● Task to carry out: Output the data below in full, byte for byte. Nothing may differ.

Collected data entries:
**********

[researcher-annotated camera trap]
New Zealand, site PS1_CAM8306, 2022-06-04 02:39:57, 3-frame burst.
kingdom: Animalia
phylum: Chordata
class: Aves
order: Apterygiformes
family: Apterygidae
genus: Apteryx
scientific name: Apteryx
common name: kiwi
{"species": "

**********

● Your solution:
[researcher-annotated camera trap]
New Zealand, site PS1_CAM8306, 2022-06-04 02:39:57, 3-frame burst.
kingdom: Animalia
phylum: Chordata
class: Aves
order: Apterygiformes
family: Apterygidae
genus: Apteryx
scientific name: Apteryx
common name: kiwi
{"species": "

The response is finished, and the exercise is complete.